- **Objective 1**:
Copy the part of the bulking diet forum thread between "I drink plenty" and "stats and goals?", inclusive.
- **Objective 2**:
Answer these questions about the bulking diet forum thread:
(a) What goal does supafly say they have?
(b) Which low GI carb does big call "the best"?
(c) According to big, what does "GI" stand for?
- **Objective 3**:
Carry the bulking diet forum thread on from the point where it stops.

- **Supplied passage**:
I drink plenty of water aswell. Im wondering if im doing the right thing with all the tuna.

Thanks


----------



## big (Sep 14, 2004)

What are your stats and goals?

You need some good fats in there no matter what your goals are, and more and better carbs (if your goals are bulking).

Meals that state "some kind of food", or "could be anything" generally means you're eating cheat food twice a day... which is never good.


----------



## supafly (Jan 23, 2005)

My goal is bulking.

its not anything. i try to stick to meats and good stuff.

what carb foods do you recommend?


----------



## big (Sep 14, 2004)

supafly said:


> My goal is bulking.
> 
> its not anything. i try to stick to meats and good stuff.
> 
> what carb foods do you recommend?


Anything low GI, like oats (the best!), veggies, rice, some pastas etc.


----------



## winger (Jul 26, 2003)

Stick with the green veggies.


----------



## supafly (Jan 23, 2005)

big, you just reached 1000 posts.



> Anything low GI, like oats (the best!), veggies, rice, some pastas etc.


What wouldnt take too long to prepare? like with tuna, i just eat straight out of the tin.

How do you have the oats, what with?

Whats "GI"?

Cheers


----------



## big (Sep 14, 2004)

supafly said:


> big, you just reached 1000 posts.


LOL yep, I should get out more! 



> What wouldnt take too long to prepare? like with tuna, i just eat straight out of the tin.


I take the oats in my breakfast shake on carb days... I just blend them up. You can mix them with milk and cook as porridge too.

Meals can take time to prepare - most people on here make them all up for the whole week in one day and take them to work/school in tuppaware boxes.

GI is glycemic index - a measure of how quickly a carb is absorbed. Of course there's more to picking carbs than merely GI... but the lower GI ones are usually a good bet.


----------



## Killerkeane (Nov 9, 2003)

- **Provided records**:
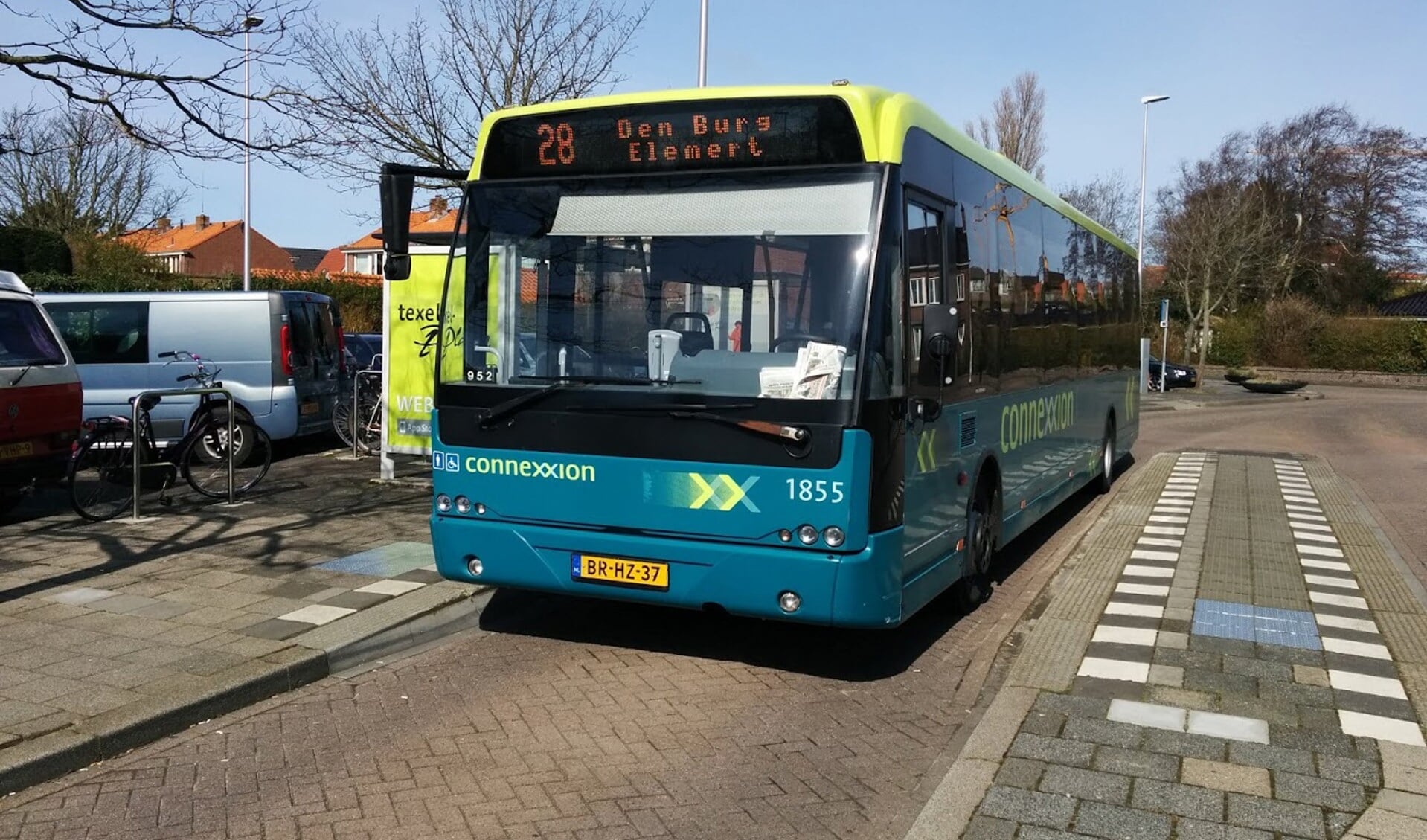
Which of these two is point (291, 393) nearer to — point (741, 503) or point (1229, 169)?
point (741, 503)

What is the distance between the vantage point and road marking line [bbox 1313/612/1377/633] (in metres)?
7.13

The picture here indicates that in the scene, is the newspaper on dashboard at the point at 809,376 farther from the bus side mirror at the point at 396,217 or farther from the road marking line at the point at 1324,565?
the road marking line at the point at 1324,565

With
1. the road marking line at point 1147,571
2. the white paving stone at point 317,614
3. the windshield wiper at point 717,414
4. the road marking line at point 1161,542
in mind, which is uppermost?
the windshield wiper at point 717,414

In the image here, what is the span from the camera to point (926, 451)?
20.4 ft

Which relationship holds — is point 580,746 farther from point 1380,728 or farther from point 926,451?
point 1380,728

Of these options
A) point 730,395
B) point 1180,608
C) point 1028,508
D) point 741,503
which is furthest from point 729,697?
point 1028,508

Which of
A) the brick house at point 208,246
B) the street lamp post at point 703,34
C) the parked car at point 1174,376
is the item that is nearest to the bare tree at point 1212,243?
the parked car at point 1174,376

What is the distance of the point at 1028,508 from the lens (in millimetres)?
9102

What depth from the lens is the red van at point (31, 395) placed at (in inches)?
--
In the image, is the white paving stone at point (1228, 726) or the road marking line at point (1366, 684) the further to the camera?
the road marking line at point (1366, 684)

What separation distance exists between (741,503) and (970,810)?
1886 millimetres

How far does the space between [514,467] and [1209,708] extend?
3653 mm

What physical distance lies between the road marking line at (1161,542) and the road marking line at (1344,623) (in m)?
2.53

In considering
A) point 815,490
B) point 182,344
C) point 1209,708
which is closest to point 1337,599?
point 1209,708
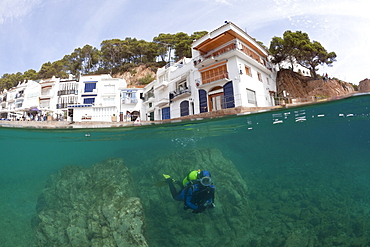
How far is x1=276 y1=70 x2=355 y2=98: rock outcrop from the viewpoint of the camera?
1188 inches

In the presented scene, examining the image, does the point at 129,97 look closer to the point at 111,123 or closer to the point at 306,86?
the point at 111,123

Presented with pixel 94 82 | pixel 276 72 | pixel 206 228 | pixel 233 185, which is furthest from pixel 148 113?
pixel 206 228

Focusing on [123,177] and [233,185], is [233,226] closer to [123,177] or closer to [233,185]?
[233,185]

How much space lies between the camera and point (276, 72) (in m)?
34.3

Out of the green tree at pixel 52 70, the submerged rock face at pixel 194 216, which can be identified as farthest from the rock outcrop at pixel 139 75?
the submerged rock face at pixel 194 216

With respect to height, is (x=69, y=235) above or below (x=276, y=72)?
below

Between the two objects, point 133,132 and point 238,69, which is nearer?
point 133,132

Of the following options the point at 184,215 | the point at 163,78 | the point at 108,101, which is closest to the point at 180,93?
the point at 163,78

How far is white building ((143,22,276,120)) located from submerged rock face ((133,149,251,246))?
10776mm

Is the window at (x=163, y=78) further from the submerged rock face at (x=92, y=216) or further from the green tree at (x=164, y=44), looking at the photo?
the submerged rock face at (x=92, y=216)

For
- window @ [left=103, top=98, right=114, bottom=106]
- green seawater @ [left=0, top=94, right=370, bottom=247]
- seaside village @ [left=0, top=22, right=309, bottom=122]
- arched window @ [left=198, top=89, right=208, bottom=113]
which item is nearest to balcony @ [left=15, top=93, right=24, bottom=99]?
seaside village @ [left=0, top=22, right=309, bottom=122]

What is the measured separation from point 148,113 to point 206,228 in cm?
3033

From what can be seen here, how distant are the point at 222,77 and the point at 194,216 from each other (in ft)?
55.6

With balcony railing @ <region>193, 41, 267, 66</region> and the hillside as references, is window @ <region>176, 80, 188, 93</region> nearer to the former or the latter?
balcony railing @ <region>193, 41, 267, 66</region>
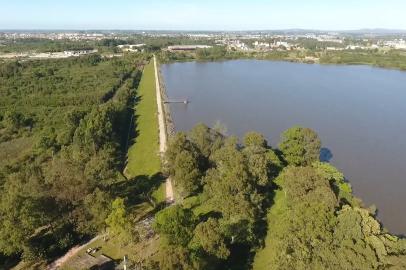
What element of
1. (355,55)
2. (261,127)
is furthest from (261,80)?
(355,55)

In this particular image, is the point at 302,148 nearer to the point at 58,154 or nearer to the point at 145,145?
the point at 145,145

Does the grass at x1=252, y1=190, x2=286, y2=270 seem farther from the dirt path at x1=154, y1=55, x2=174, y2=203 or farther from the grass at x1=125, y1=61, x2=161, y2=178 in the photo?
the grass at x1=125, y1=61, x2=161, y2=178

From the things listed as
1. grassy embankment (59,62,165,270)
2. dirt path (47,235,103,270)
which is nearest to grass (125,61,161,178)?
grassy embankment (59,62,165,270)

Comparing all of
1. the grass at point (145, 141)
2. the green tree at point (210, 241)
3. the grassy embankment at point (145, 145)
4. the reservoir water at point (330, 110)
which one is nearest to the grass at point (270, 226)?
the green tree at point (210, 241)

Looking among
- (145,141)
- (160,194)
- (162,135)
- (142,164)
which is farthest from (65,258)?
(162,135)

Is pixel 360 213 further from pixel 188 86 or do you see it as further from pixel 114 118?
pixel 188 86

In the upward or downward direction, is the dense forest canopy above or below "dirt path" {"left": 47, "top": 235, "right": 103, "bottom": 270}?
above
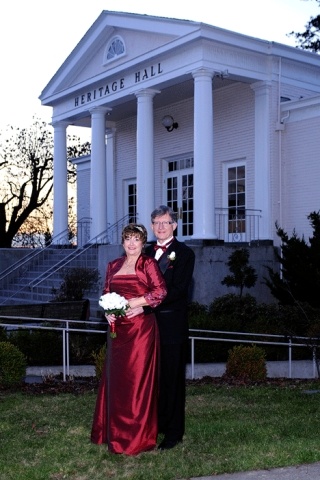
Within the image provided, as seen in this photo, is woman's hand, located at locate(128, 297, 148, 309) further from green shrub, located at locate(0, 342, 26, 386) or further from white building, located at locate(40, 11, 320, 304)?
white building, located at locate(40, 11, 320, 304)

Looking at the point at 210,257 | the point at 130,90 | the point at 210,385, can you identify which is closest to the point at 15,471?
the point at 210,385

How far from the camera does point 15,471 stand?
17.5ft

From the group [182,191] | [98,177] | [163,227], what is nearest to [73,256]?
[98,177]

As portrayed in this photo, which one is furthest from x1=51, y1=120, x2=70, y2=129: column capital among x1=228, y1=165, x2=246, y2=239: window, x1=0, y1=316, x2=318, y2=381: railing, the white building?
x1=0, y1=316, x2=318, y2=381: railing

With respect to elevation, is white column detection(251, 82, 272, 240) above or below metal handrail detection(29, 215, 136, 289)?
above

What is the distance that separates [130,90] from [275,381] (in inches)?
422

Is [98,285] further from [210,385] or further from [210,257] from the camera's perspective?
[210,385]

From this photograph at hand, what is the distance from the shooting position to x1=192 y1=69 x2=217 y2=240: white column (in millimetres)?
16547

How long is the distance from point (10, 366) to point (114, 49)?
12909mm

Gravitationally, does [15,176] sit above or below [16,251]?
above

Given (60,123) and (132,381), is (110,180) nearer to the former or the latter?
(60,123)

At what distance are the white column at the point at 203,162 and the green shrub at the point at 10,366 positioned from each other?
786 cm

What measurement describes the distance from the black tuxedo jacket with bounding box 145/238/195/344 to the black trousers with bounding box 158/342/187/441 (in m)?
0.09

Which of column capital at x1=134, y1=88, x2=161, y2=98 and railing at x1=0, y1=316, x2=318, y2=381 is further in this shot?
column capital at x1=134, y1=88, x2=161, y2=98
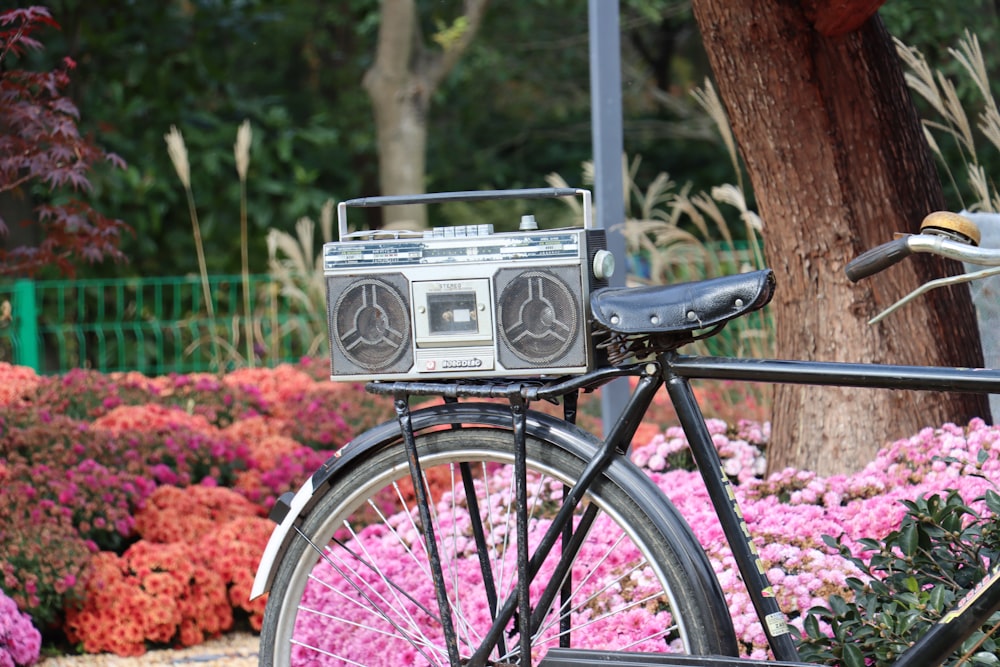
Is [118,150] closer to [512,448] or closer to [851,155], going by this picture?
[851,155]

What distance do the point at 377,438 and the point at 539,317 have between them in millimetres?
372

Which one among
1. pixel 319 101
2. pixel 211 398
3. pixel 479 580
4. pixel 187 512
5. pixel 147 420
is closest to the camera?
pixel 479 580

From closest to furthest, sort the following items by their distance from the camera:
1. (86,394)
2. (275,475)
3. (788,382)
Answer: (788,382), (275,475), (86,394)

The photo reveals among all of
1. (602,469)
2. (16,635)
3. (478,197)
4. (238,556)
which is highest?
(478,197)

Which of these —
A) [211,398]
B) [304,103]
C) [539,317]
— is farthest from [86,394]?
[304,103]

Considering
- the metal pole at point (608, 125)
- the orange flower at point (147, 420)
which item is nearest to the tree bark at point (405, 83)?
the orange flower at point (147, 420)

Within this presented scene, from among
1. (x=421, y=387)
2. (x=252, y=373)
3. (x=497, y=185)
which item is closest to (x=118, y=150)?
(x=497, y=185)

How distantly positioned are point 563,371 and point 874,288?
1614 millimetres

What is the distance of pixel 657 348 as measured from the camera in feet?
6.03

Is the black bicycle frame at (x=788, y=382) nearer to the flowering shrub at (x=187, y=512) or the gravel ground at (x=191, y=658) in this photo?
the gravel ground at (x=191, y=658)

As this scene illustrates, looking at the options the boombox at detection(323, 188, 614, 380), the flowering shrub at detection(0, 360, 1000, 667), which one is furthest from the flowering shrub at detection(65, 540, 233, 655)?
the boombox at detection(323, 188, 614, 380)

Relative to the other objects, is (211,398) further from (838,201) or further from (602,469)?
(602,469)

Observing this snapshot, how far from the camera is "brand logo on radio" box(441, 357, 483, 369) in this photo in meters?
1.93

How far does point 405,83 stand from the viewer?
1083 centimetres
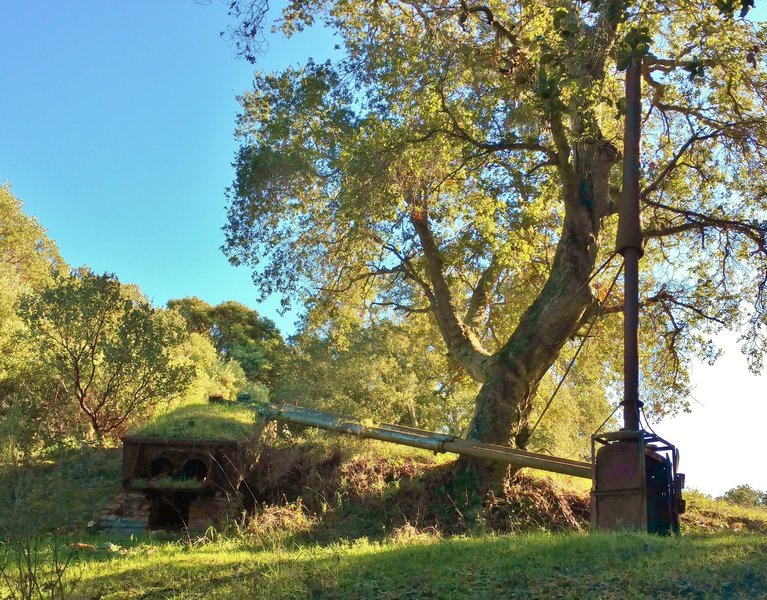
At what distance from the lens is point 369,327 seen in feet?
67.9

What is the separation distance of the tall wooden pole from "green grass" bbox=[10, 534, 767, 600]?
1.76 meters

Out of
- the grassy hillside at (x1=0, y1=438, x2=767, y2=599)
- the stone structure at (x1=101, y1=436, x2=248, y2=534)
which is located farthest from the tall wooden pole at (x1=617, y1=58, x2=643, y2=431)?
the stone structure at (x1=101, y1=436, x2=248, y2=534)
==
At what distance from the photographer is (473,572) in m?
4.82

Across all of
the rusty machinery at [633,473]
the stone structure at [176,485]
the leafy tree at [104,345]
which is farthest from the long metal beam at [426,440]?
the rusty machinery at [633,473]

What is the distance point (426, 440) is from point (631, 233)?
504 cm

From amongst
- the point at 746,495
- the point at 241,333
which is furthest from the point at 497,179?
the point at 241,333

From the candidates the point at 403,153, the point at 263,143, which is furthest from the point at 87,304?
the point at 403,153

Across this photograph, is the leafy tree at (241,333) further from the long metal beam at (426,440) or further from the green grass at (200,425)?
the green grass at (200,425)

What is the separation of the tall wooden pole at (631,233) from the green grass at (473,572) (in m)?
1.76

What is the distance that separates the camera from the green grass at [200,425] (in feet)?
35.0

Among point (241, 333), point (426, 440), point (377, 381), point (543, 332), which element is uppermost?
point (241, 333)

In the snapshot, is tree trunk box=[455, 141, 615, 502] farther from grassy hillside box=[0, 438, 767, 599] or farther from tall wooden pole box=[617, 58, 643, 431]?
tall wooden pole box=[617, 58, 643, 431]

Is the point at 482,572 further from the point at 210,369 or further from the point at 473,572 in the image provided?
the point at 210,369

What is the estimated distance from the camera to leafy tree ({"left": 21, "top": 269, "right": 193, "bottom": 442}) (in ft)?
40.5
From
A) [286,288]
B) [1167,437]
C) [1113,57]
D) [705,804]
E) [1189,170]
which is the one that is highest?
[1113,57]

- **Task output 1**:
I drink plenty of water aswell. Im wondering if im doing the right thing with all the tuna.

Thanks


----------



## big (Sep 14, 2004)

What are your stats and goals?

- **Task output 2**:
(a) Bulking.
(b) Oats.
(c) Glycemic index.

- **Task output 3**:
supafly said:


> big, you just reached 1000 posts.
> 
> What wouldnt take too long to prepare? like with tuna, i just eat straight out of the tin.
> 
> ...


with tuna, i usually throw it in with some mayo, sweetcorn with a potato/beans. Bang, done in 10 mins, tastes great and good nutritionally.


----------



## supafly (Jan 23, 2005)

thanks,

im just experimenting with the oats.

how many grams of carbs would you say i need per day? im 19 and weigh about 85Kg.

I get a lot of bits at the bottom of the mixture. How many grams of oats would you say i need in a pint of milk?


----------



## big (Sep 14, 2004)

supafly said:


> thanks,
> 
> im just experimenting with the oats.
> 
> ...


The amount you need depends on your metabolism and how you choose to run your diet. 40/30/30 is pretty typical, and if you're bulking, you probably want around 3000 calories/day if your metabolism is average. If you have a fast metabolism you will want more. Assuming an average metabolism that would be around 200-250g of carbs/day. Experiment though and find the level at which you can gain 0.5-1lb/week... nice and slow = lean mass... doing it too fast = flab.

I generally mix one cup of milk to one cup of oats. Don't forget to count the carbs and calories in the milk though.


----------



## Stu (Jan 22, 2005)

supafly said:


> Hi,
> 
> This is my rough diet. Its mainly tuna because im a student and its pretty cheap...
> 
> ...


that doesnt really seem like a lot of food for a bulking diet i think you need more complex carbs and greens


----------



## hackskii (Jul 27, 2003)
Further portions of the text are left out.